Provided records Start Marker

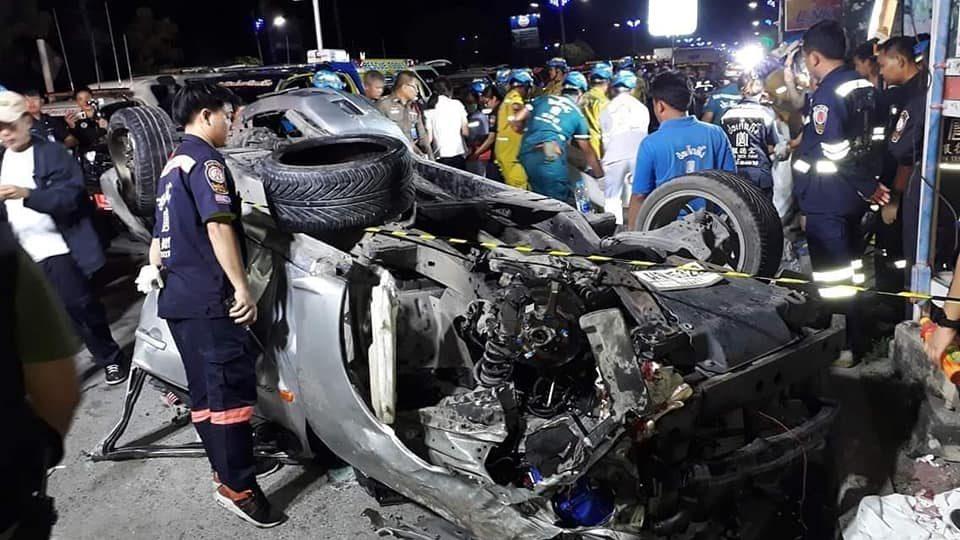 ข่าวรถคว่ำ ข่าวสดวันนี้ ข่าวอุบัติเหตุ นักศึกษาอาชีวะ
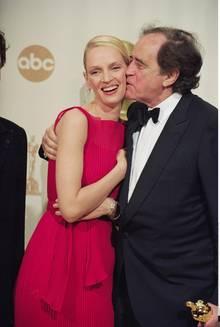 Arthur Cohn verteilt gerne Küsschen - hier bekommt Uma Thurman einen Kuss auf die Wange.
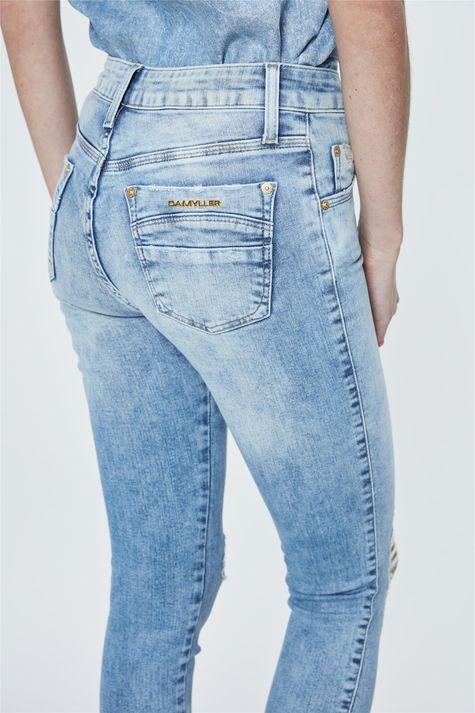 Calca-Jeans-Jegging-Barra-Desfiada-Detalhe--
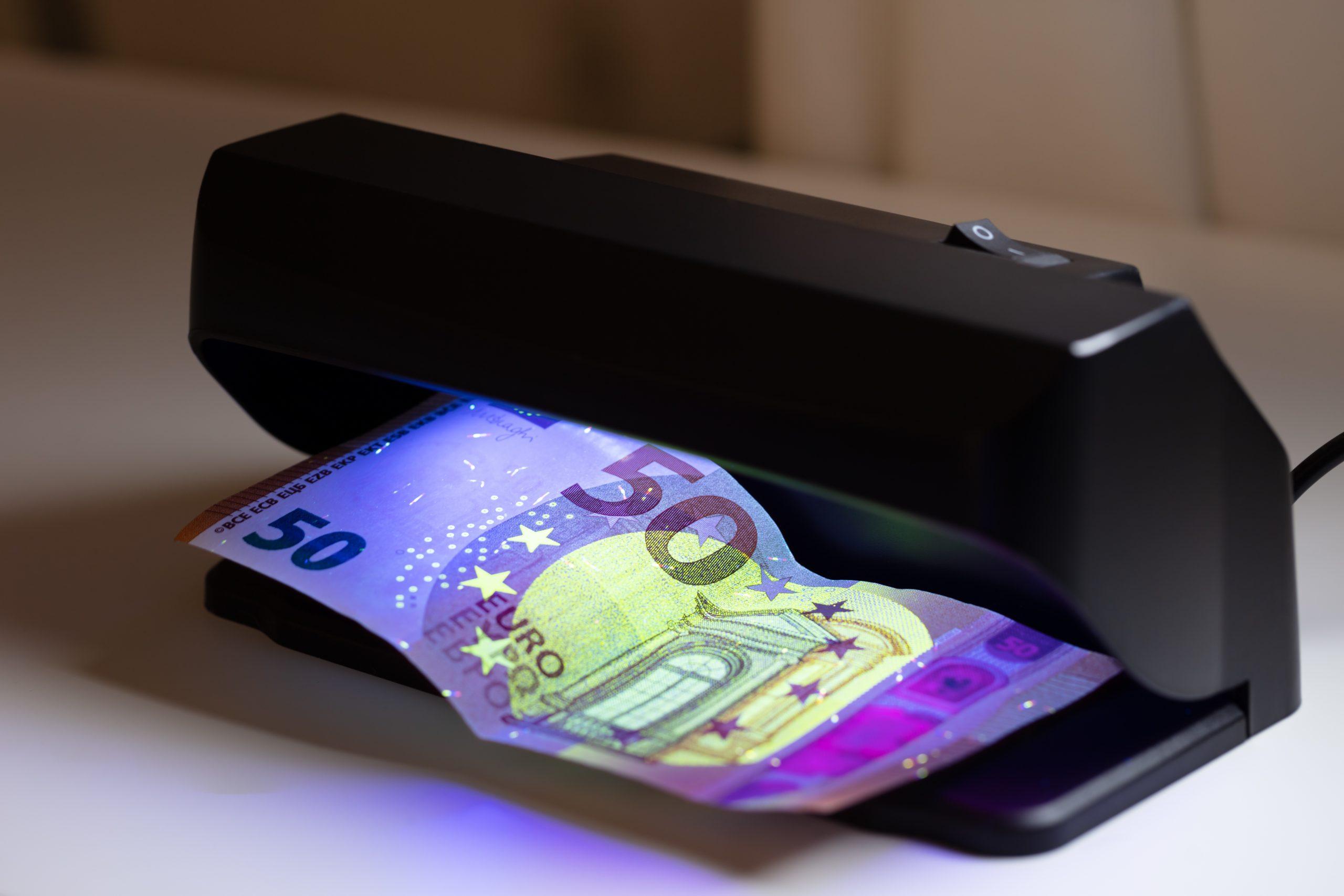 Detectores de billetes falsos: ¿Cuáles son los mejores del 2020?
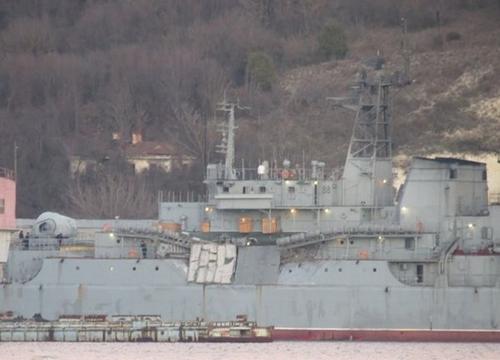 Tàu đổ bộ Yamal bị móp sau vụ va chạm. Ảnh:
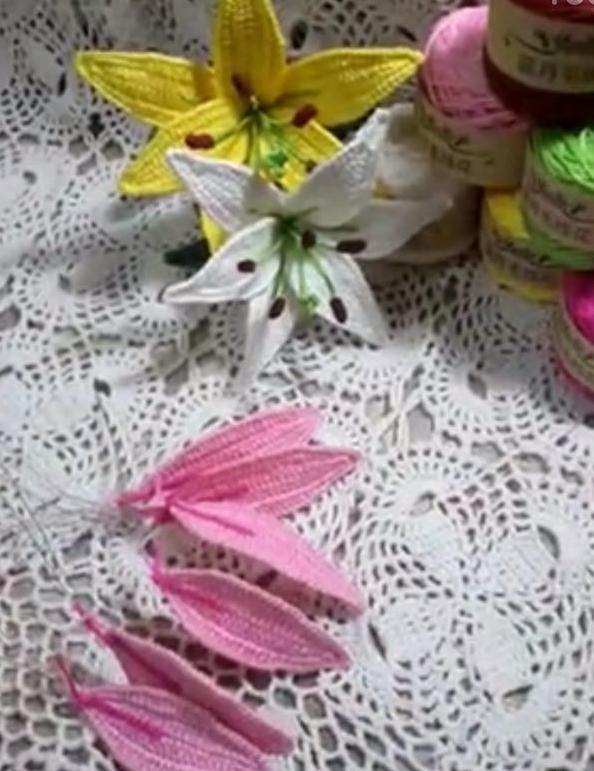 百合花的钩针方法: 百合花是由6片花瓣和花芯组成的,百合花的教程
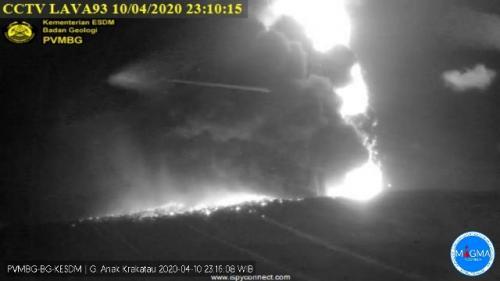 Erupsi Gunung Anak Krakatau pada Jumat 10 April 2020 malam. (Foto: Istimewa/PVMBG)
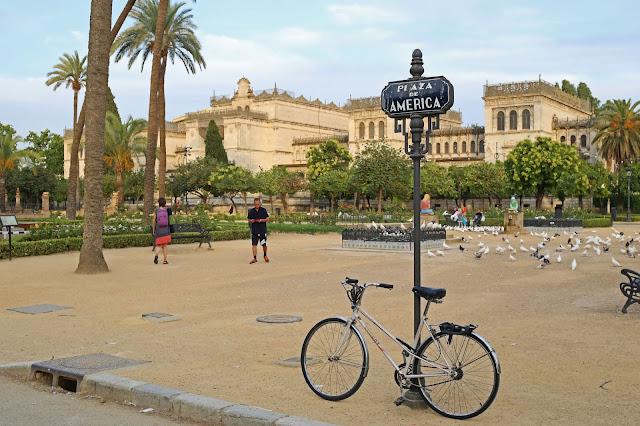 Plaza de América en el Parque de María Luisa de Sevilla
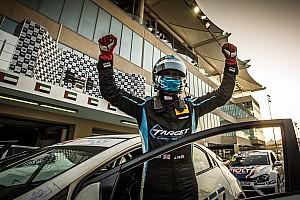 TCR Middle East Gara Files completa il weekend perfetto vincendo anche Gara 2 di Abu Dhabi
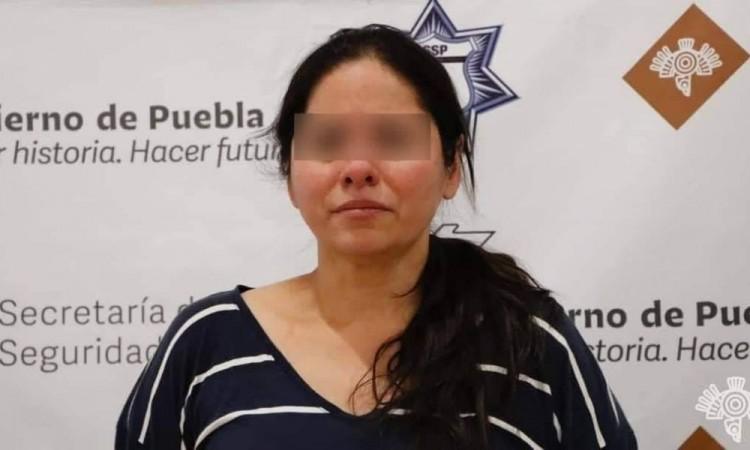 """Detienen a mujer relacionada con banda de los """"Angelinos 13"""""""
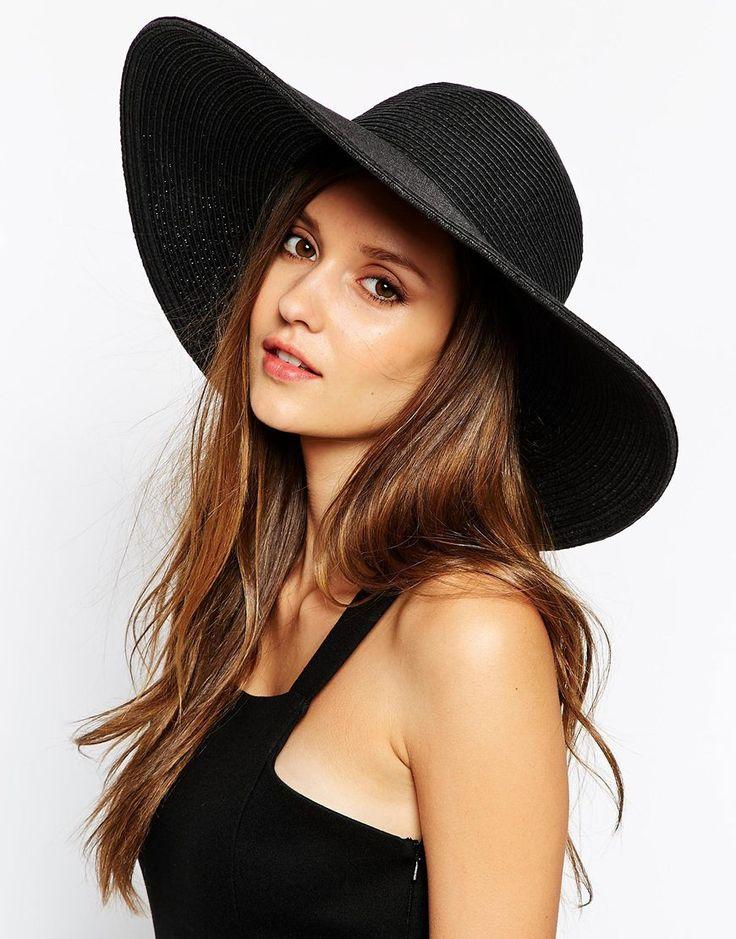 Cappelli di paglia da donna per l'estate 2015: dal matador alla paglietta, vince lo stile classico | Impulse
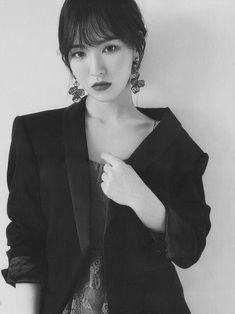 Kpop Girl Groups, Korean Girl Groups, Kpop Girls, Wendy Son, Red Velvet Photoshoot, Wendy Red Velvet, Girl Cakes, Cake Girls, Korean Beauty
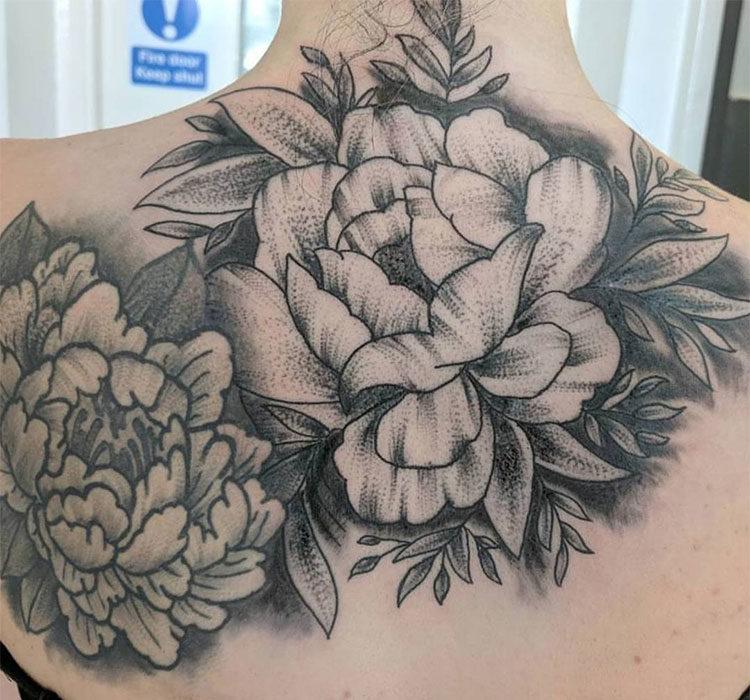 Колье белая роза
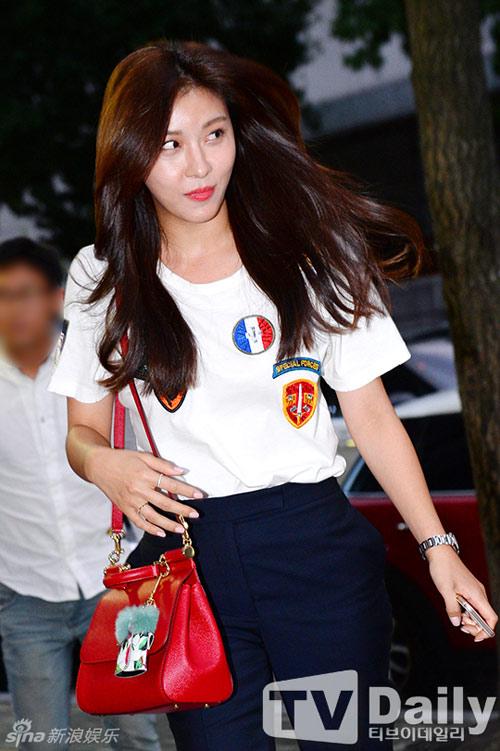 Khuôn mặt Ha Ji Won ngày càng khác lạ - 4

Provided records End Marker

The records above should be duplicated exactly, with none of their pictures kept.

 ข่าวรถคว่ำ ข่าวสดวันนี้ ข่าวอุบัติเหตุ นักศึกษาอาชีวะ
 Arthur Cohn verteilt gerne Küsschen - hier bekommt Uma Thurman einen Kuss auf die Wange.
 Calca-Jeans-Jegging-Barra-Desfiada-Detalhe--
 Detectores de billetes falsos: ¿Cuáles son los mejores del 2020?
 Tàu đổ bộ Yamal bị móp sau vụ va chạm. Ảnh:
 百合花的钩针方法: 百合花是由6片花瓣和花芯组成的,百合花的教程
 Erupsi Gunung Anak Krakatau pada Jumat 10 April 2020 malam. (Foto: Istimewa/PVMBG)
 Plaza de América en el Parque de María Luisa de Sevilla
 TCR Middle East Gara Files completa il weekend perfetto vincendo anche Gara 2 di Abu Dhabi
 """Detienen a mujer relacionada con banda de los """"Angelinos 13"""""""
 Cappelli di paglia da donna per l'estate 2015: dal matador alla paglietta, vince lo stile classico | Impulse
 Kpop Girl Groups, Korean Girl Groups, Kpop Girls, Wendy Son, Red Velvet Photoshoot, Wendy Red Velvet, Girl Cakes, Cake Girls, Korean Beauty
 Колье белая роза
 Khuôn mặt Ha Ji Won ngày càng khác lạ - 4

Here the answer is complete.